Bazı ailelerde anne-babalar şiddet uygulamak istemese de kendilerine hakim olamadıklarını ifade ediyorlar. Çoğu kez aile üyeleri birbirini çok sevdiği halde zaman zaman artan gerilimle birbirine ya da kuvvetliler zayıf olanlara zarar verebiliyor. Gerçekte şuur kaybına yol açan akıl hastalıkları dışında hiçbir sebep şiddete mazeret olamaz. Akıl hastalarının davranışlarından da vasileri, yakınları sorumludur.
Ailede şiddet uygulayan kişiler ikiye ayrılır: Birinci gruptakiler şiddeti normal görür ve şiddeti savunurlar. İkinci gruptakiler ise şiddeti kesinlikle kabul etmez, benimsemez fakat stres altındayken kendilerini kontrol edemezler. Bunda yanlış örneklerin ve alışkanlıkların etkisi vardır. Bazı organik hastalıklar, aşırı zorlanmalar, yorgunluklar, ailede çok sayıda kişinin bir arada yaşamasına bağlı iletişim sorunları ve aile dışındaki müdahaleler ile aile ortamının gerilmesi gibi nedenler kişilerde saklı bulunan şiddet duygusunu tetikler. Bunu önlemek için sebepleri ortadan kaldırmak gerekir. Şiddetle mücadele etmek için şiddetin ciddi yaralanmalara ve travmalara sebep olacak boyutta olması şart değildir. Bazen şiddetin ruhlarda bıraktığı yara daha derindir. Siz, eşiniz ya da çocuklarınız zaman zaman hafif şekilde de olsa şiddete başvuruyorsanız problemi ciddi şekilde ele alarak iletişim şekillerinizi gözden geçirin. Hatayı hep karşınızda aramak yerine önce kendi hatalarınızı görmeye çalışın.
Aile içinde istenmeyen bir gerilim yaşanmış ve bunun sonucunda sözel veya fiziksel bir şiddet ortaya çıkmışsa olay olduktan birkaç saat veya bir gün geçip sükunet hasıl olunca konuyu tekrar gündeme getirin. Bazı davranışlarınızın yanlış olduğunu düşünüyorsanız konuşmaya, bunu ifade ederek başlayın.

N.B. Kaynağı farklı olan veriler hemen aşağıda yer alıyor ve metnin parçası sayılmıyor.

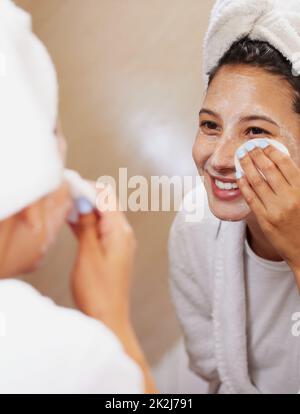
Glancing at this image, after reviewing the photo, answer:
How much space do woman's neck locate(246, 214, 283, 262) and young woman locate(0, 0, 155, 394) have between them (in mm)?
258

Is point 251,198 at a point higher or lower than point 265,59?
lower

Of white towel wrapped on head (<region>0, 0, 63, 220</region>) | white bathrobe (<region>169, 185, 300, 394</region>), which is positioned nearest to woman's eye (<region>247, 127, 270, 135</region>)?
white bathrobe (<region>169, 185, 300, 394</region>)

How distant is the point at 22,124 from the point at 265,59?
350 millimetres

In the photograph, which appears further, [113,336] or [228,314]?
[228,314]

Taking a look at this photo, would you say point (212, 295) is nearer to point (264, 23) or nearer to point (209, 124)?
point (209, 124)

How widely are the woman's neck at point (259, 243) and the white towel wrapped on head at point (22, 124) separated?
0.34 m

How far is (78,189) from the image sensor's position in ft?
2.91

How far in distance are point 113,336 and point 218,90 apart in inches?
15.2

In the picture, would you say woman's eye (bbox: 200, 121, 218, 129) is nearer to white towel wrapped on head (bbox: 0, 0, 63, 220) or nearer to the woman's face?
the woman's face

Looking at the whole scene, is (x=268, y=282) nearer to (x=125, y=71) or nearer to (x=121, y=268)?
(x=121, y=268)

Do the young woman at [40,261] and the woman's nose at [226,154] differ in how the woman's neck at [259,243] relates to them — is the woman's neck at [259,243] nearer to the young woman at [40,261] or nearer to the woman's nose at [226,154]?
the woman's nose at [226,154]

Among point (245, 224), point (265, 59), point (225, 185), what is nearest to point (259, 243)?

Öfke kontrolünü sağlama çeşitli durumlarla karşılaştıkça geliştirilen bir davranıştır. Çocukların ölçüsüz davranışları ve birbirine zarar vermeleri de anne-babaları öfke kontrolünde zorlar. Her istediği yapılan, yeterli şekilde disiplin altına alınmamış bir çocuk öfke kontrolünde zorluk çeker. * Uzman psikolog
Bir kavga sonrasında ne yapılmalı?
1. Gerilim yaşandıktan bir süre sonra muhatabınızla konuşurken "nelere üzüldünüz, sizi ne kızdırdı" bunu iyi ifade edin. Yine eşinizin ve çocuklarınızın kendi duygularını iyi ifade etmelerine yardımcı olun.
2. Birbirinizi iyi anlamadıysanız bile o an için sadece dinleyin. Suçlansanız da siz suçlamayın ve o anda kendinizi savunmayın, sükunet, hoşgörü, sevgi ve şefkatle davranın. Anlaşılmak bazen zamanla ve diğer aile üyelerinin belli tecrübeler yaşamasıyla mümkün olur.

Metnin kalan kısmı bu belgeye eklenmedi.